===== Recorded information =====

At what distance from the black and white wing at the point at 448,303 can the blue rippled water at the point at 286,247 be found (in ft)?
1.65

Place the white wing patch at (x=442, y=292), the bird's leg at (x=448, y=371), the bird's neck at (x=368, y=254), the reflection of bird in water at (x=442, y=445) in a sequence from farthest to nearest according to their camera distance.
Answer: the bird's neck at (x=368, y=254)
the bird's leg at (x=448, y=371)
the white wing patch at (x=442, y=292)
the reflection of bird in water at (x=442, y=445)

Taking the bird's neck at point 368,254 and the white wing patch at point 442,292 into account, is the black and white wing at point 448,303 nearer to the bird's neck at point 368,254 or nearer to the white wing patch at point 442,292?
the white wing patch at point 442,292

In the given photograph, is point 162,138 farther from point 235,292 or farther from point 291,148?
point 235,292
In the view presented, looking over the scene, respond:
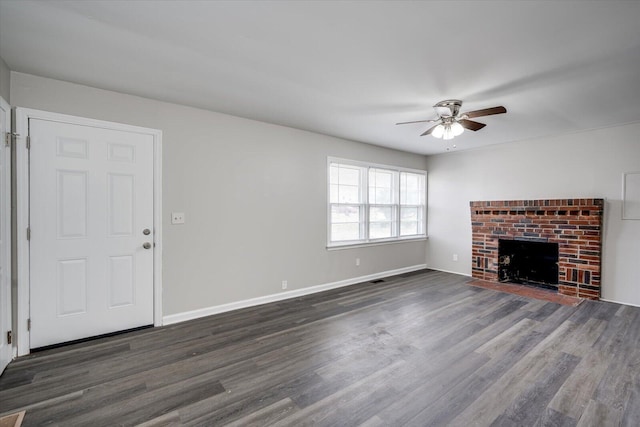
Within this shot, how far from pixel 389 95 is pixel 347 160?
6.39 feet

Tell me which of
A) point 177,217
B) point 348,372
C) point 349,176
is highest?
point 349,176

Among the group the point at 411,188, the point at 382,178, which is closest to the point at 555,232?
the point at 411,188

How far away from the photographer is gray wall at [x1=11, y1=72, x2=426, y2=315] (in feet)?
10.2

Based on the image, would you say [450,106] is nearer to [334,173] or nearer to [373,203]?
[334,173]

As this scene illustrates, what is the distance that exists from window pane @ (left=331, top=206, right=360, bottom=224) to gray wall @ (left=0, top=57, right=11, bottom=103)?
3.84m

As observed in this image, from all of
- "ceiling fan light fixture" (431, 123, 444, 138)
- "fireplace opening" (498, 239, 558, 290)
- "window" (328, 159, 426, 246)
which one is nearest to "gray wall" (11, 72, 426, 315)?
"window" (328, 159, 426, 246)

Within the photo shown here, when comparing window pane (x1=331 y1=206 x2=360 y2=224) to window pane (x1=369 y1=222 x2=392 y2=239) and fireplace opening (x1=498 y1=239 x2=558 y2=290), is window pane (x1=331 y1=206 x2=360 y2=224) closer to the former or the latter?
window pane (x1=369 y1=222 x2=392 y2=239)

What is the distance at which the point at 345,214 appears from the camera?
5074 mm

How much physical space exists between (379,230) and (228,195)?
9.99ft

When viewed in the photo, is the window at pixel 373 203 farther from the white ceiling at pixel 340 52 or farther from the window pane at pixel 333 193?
the white ceiling at pixel 340 52

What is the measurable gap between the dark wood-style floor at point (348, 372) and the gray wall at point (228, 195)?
562mm

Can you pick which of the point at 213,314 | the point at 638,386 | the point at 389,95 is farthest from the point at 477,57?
the point at 213,314

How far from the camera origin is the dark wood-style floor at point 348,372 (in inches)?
74.5

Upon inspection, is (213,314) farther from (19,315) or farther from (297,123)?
(297,123)
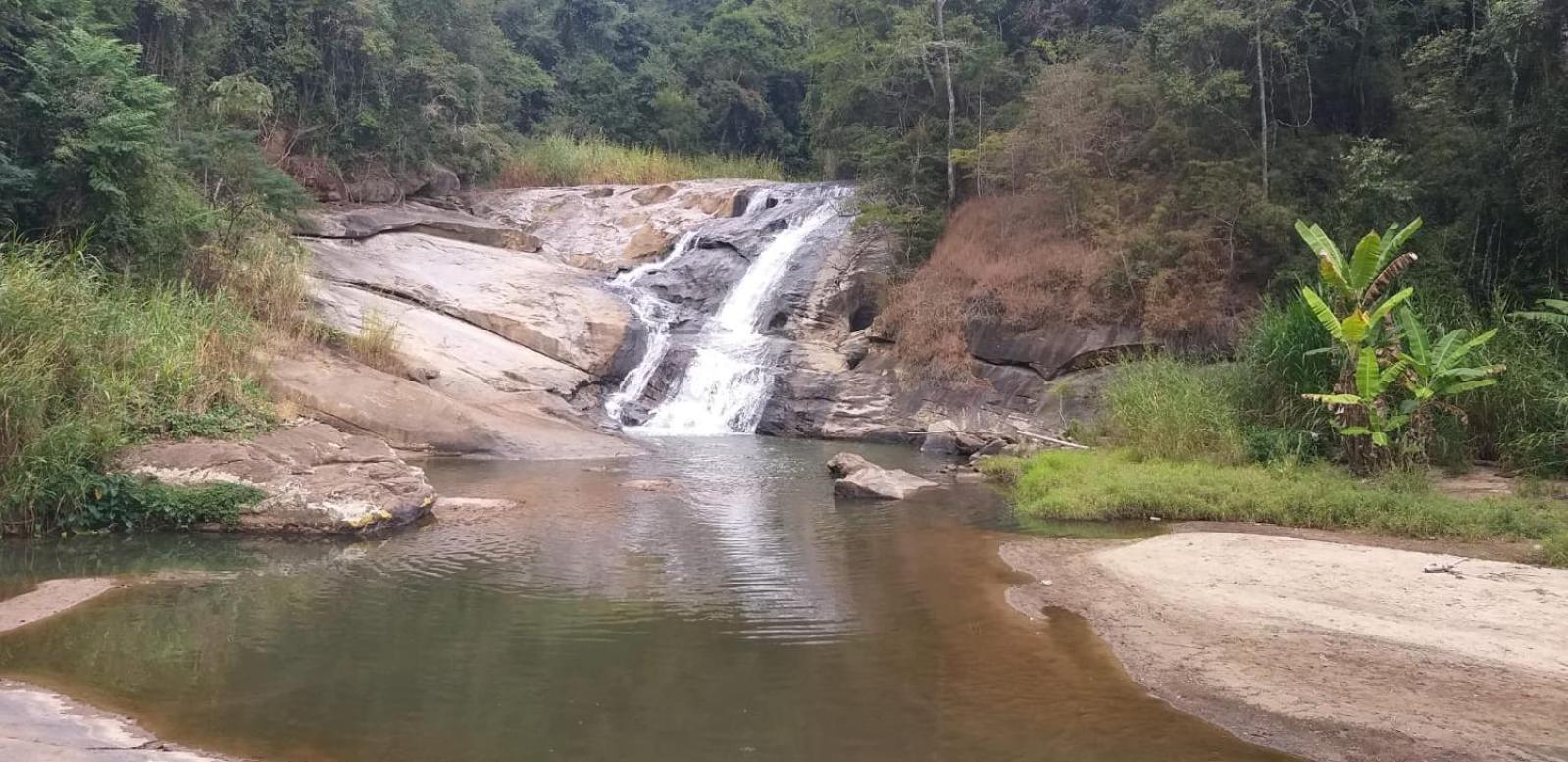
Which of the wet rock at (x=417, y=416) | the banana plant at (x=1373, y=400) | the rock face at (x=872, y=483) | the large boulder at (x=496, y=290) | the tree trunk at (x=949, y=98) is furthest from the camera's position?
the tree trunk at (x=949, y=98)

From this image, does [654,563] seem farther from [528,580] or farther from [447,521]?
[447,521]

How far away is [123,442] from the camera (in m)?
11.5

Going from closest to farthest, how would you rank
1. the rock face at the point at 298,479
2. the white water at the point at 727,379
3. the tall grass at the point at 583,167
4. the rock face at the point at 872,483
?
the rock face at the point at 298,479
the rock face at the point at 872,483
the white water at the point at 727,379
the tall grass at the point at 583,167


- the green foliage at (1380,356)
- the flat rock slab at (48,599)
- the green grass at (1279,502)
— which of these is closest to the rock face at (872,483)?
the green grass at (1279,502)

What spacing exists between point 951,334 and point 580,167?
Result: 1980 cm

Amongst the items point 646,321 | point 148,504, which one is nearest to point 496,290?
point 646,321

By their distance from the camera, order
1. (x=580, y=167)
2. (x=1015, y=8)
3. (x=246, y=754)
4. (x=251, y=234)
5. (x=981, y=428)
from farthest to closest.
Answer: (x=580, y=167), (x=1015, y=8), (x=981, y=428), (x=251, y=234), (x=246, y=754)

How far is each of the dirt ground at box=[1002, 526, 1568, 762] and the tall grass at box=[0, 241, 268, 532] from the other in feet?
32.9

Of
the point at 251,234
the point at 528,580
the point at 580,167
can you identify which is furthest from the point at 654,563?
the point at 580,167

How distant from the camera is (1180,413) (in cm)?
1441

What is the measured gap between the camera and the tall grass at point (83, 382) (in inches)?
422

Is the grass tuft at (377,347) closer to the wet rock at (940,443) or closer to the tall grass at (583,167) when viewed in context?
the wet rock at (940,443)

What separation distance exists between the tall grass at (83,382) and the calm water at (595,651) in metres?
0.90

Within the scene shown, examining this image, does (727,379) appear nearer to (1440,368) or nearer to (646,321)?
(646,321)
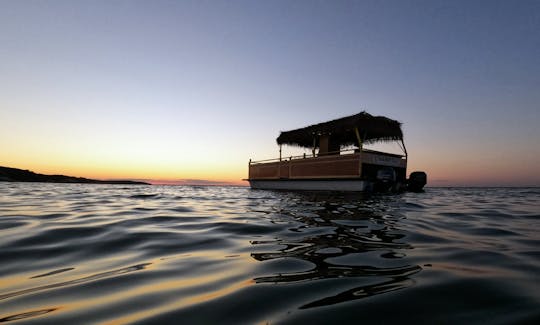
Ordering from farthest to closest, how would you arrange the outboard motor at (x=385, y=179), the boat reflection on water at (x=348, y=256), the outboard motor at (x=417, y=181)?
1. the outboard motor at (x=417, y=181)
2. the outboard motor at (x=385, y=179)
3. the boat reflection on water at (x=348, y=256)

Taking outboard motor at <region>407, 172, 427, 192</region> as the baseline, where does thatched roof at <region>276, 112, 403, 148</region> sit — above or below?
Result: above

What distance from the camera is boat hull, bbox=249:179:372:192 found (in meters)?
15.9

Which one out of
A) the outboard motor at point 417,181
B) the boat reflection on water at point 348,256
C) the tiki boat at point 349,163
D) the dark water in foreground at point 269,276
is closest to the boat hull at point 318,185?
the tiki boat at point 349,163

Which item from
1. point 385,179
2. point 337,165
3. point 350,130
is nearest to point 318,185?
→ point 337,165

=====

> [The task]
Return every line of the records exactly as given, pictures excluded.

> [Solved exercise]
At what distance from the black and white wing at the point at 448,303 can the blue rippled water at the point at 286,247 be found (in ft)?
1.65

Place the white wing patch at (x=442, y=292), the bird's leg at (x=448, y=371), the bird's neck at (x=368, y=254), the reflection of bird in water at (x=442, y=445) in a sequence from farthest to nearest according to their camera distance.
Answer: the bird's neck at (x=368, y=254)
the bird's leg at (x=448, y=371)
the white wing patch at (x=442, y=292)
the reflection of bird in water at (x=442, y=445)

Taking the bird's neck at point 368,254 and the white wing patch at point 442,292 into account, is the black and white wing at point 448,303 nearer to the bird's neck at point 368,254 or nearer to the white wing patch at point 442,292?
the white wing patch at point 442,292

In the given photograph, is point 162,138 farther from point 235,292 or farther from point 291,148?
point 235,292
In the view presented, looking over the scene, respond:
Within this shot, how far from pixel 389 95 is pixel 347 160?
6.39 feet

Tell me which of
A) point 177,217
B) point 348,372
C) point 349,176
is highest?
point 349,176

Among the group the point at 411,188, the point at 382,178, which is closest to the point at 555,232?
the point at 411,188

How far away from the photographer is gray wall at [x1=11, y1=72, x2=426, y2=315] (in feet)?
10.2

Based on the image, would you say [450,106] is nearer to [334,173] or nearer to [373,203]?
[334,173]

As this scene illustrates, what is the distance that exists from window pane @ (left=331, top=206, right=360, bottom=224) to gray wall @ (left=0, top=57, right=11, bottom=103)?
3.84m

As observed in this image, from all of
- "ceiling fan light fixture" (431, 123, 444, 138)
- "fireplace opening" (498, 239, 558, 290)
- "window" (328, 159, 426, 246)
which one is nearest to "gray wall" (11, 72, 426, 315)?
"window" (328, 159, 426, 246)

Within the photo shown here, when comparing window pane (x1=331 y1=206 x2=360 y2=224) to window pane (x1=369 y1=222 x2=392 y2=239) and fireplace opening (x1=498 y1=239 x2=558 y2=290), is window pane (x1=331 y1=206 x2=360 y2=224) closer to the former or the latter?
window pane (x1=369 y1=222 x2=392 y2=239)

What is the distance at which the point at 345,214 appears from the camera?
5074 mm

How much physical space exists between (379,230) and (228,195)?
9.99ft

When viewed in the photo, is the window at pixel 373 203 farther from the white ceiling at pixel 340 52 or farther from the window pane at pixel 333 193?
the white ceiling at pixel 340 52

What is the measurable gap between the dark wood-style floor at point (348, 372) and the gray wall at point (228, 195)?
562mm

Can you pick which of the point at 213,314 | the point at 638,386 | the point at 389,95 is farthest from the point at 477,57?
the point at 213,314

How far from the camera origin is the dark wood-style floor at point 348,372 (in inches)?
74.5

Upon inspection, is (213,314) farther from (19,315) or farther from (297,123)?
(297,123)
Which of the wet rock at (x=417, y=416) | the banana plant at (x=1373, y=400) | the rock face at (x=872, y=483) | the large boulder at (x=496, y=290) | the tree trunk at (x=949, y=98) is furthest from the camera's position?
the tree trunk at (x=949, y=98)

From this image, does [654,563] seem farther from [528,580] or farther from [447,521]?
[447,521]

How far away is [123,442] from the camera (in m)?
11.5

Going from closest to farthest, how would you rank
1. the rock face at the point at 298,479
2. the white water at the point at 727,379
3. the tall grass at the point at 583,167
4. the rock face at the point at 872,483
?
the rock face at the point at 298,479
the rock face at the point at 872,483
the white water at the point at 727,379
the tall grass at the point at 583,167


- the green foliage at (1380,356)
- the flat rock slab at (48,599)
- the green grass at (1279,502)
— which of these is closest to the rock face at (872,483)?
the green grass at (1279,502)

What spacing exists between point 951,334 and point 580,167?
Result: 1980 cm

Amongst the items point 646,321 | point 148,504, which one is nearest to point 496,290?
point 646,321

By their distance from the camera, order
1. (x=580, y=167)
2. (x=1015, y=8)
3. (x=246, y=754)
4. (x=251, y=234)
5. (x=981, y=428)
from farthest to closest.
Answer: (x=580, y=167), (x=1015, y=8), (x=981, y=428), (x=251, y=234), (x=246, y=754)

How far is each of the dirt ground at box=[1002, 526, 1568, 762] and the tall grass at box=[0, 241, 268, 532] from the other in feet?
32.9

Of
the point at 251,234
the point at 528,580
the point at 580,167
can you identify which is furthest from the point at 654,563?
the point at 580,167

How distant from the camera is (1180,413) (in cm)?
1441

What is the measured gap between the camera and the tall grass at point (83, 382) (in inches)?
422

Is the grass tuft at (377,347) closer to the wet rock at (940,443) or closer to the tall grass at (583,167) when viewed in context?
the wet rock at (940,443)

What separation distance exists between the tall grass at (83,382) and the calm water at (595,651) in metres?
0.90

Within the scene shown, examining this image, does (727,379) appear nearer to (1440,368) or nearer to (646,321)?
(646,321)
Ordering from farthest to closest, how would you arrange the outboard motor at (x=385, y=179), the boat reflection on water at (x=348, y=256), the outboard motor at (x=417, y=181)?
1. the outboard motor at (x=417, y=181)
2. the outboard motor at (x=385, y=179)
3. the boat reflection on water at (x=348, y=256)

Taking outboard motor at <region>407, 172, 427, 192</region> as the baseline, where does thatched roof at <region>276, 112, 403, 148</region> sit — above or below?
Result: above

What distance from the camera is boat hull, bbox=249:179:372:192 found (in meters)?
15.9

Which one out of
A) the outboard motor at point 417,181
B) the boat reflection on water at point 348,256
C) the tiki boat at point 349,163
D) the dark water in foreground at point 269,276
is closest to the boat hull at point 318,185?
the tiki boat at point 349,163

Which item from
1. point 385,179
2. point 337,165
3. point 350,130
is nearest to point 318,185?
→ point 337,165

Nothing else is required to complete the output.